At the last qualifier in Italy, British boxers won three times and still fell short; nobody should ever underestimate what a boxer must go through just to reach the Olympics. For a start, the boxer will have been at dozens of tournaments inside the Olympic cycle to get the experience required for an Olympic run; they will then have the gruelling prospect of having to win four or five times in a seven-day period to get that Olympic vest. There is always a risk of burnout from so many years and fights on the elite circuit, sure.

And consider this, if you win nine times in three qualifiers, but fail on each occasion to secure an Olympic place, you could be standing at the same bar with a liar telling you how he is a semi-pro and has sparred 50 hard rounds with Anthony Yarde. And that is not a bar that any boxer with self-respect ever wants to stand at. As an aside, it is amazing and obviously untrue, just how many people have sparred 50 hard rounds with Yarde.

The road to Paris seems to me to have been particularly difficult. It was not helped by the changes in men’s weights; there is no middleweight and there is instead a lethal jump from 71 kilos to 80 kilos: Middleweight is dead, it seems. The men had 10 categories in Rio in 2016, eight in Tokyo in 2020 and that has now been reduced to seven in Paris. The women have gone from three weights in Rio, five in Tokyo and now six in Paris. The women needed more weights, the men needed to retain their 10 weights, and sadly the Olympic organisers just could not find a way for the numbers to work. That was the end of middleweight for men, a victim of number crunching.

It’s been a tough few years for amateur boxers, the officials, the coaches, the men and women trying to make sense of the splits, the curses, the threats and the reality that the sport might not even be on the Olympic agenda in Los Angeles in 2028. Now that would be a tragedy. The success of the Paris boxing tournament will be critical to the sport’s survival as a leading Olympic event; the Tokyo boxing was brilliant, incident free and just superb.

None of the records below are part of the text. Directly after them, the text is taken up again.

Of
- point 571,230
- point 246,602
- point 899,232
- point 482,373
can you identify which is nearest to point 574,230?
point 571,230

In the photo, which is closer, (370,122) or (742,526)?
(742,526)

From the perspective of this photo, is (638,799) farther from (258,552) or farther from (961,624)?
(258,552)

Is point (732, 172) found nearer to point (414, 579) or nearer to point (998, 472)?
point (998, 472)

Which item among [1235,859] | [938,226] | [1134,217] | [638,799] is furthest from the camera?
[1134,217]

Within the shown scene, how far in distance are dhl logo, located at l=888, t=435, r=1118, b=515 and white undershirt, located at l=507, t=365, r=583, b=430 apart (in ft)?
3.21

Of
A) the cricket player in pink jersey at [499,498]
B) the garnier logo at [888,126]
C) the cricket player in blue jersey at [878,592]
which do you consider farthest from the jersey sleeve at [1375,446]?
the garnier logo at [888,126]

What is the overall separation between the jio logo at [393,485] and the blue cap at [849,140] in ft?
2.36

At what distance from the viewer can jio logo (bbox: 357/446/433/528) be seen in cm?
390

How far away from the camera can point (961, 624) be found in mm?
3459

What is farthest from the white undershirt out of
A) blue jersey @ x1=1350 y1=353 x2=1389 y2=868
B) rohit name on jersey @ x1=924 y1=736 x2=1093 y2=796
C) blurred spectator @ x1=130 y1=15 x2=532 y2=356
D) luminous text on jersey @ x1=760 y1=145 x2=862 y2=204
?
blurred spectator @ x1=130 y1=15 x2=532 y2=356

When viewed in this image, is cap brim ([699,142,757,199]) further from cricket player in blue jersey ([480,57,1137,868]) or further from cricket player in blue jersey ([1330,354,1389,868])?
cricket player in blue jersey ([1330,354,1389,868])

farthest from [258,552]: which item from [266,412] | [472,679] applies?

The final stop on the road to Paris is Bangkok and nobody likes that last, crazy, anything-goes tournament. Manny Pacquiao is still listed as a potential candidate for Bangkok; it is the event where a lot of countries throw in their professional boxers. And others from the fringes of all the fighting arts; it’s boxing wild, wild west show. It is an event where the outsiders, the smaller boxing nations hope to somehow slip and slide a man or a woman through. The Saudi Arabians, under Kevin Smith, have six men and four women in with a shot. Smith runs the Saudi boxing that does not make the headlines, sadly. The GB selectors will narrow their squad down to eight for Bangkok. It is a dramatic endgame to a four-year season in many ways. The 10 days in Bangkok are a harsh reminder that gold medals in Bulgaria, Baku, Sofia, Tampere and Sheffield are barely currency when the Olympics are the reward. This should be a movie every four years.

The last qualifier for Tokyo was abandoned during the chaos of Covid, but in 2016, in Venezuela, the last of the British men went in search of their childhood dreams in a faraway ring. It was mayhem, and not finding the time or the money to go is one of my biggest regrets in this business. It looked like and sounded like a carnival; the boxing circus meets the Olympics at some dodgy location at the edge of the boxing world. There were a lot of professional boxers in Vargas, including former world champions, Hassan N’Dam N’Jikam and Amnot Ruenroeg, and people were trying to put in place deals to get their man selected. N’Jikam won a world title the year after the Olympics, but no joy in Rio. There was even talk in Vargas that Pacquaio would arrive.

In April 2016, at the European qualifier in Turkey, eight of the 10 British men qualified; Anthony Fowler had to win a box-off for the final middleweight place. It meant that two British men had to go to the final world qualifier in Vargas in Venezuela in July, less than four weeks before the Olympics started. That is a tough schedule.

Pat McCormack won gold at 64 kilos, handing out a boxing lesson to Haiti’s Richardson Hitchins in the final and, at 69, Josh Kelly came in, won a bronze and made the team. Kelly replaced Cyrus Pattinson, who had narrowly failed to qualify in Turkey. That is a cruel twist; the pair had been next to each other for a long time under the one roof in Sheffield. McCormack had to win five times to get his first Olympic place.

In Bangkok, there will be some shifting inside the GB team, a new face or two. There might even be a wild, wild card come in. Rumours are rumours. So far, five have reached the Paris Olympics; the other eight dreamers for Bangkok selection will have to wait another six weeks. Boxing has always been a waiting game.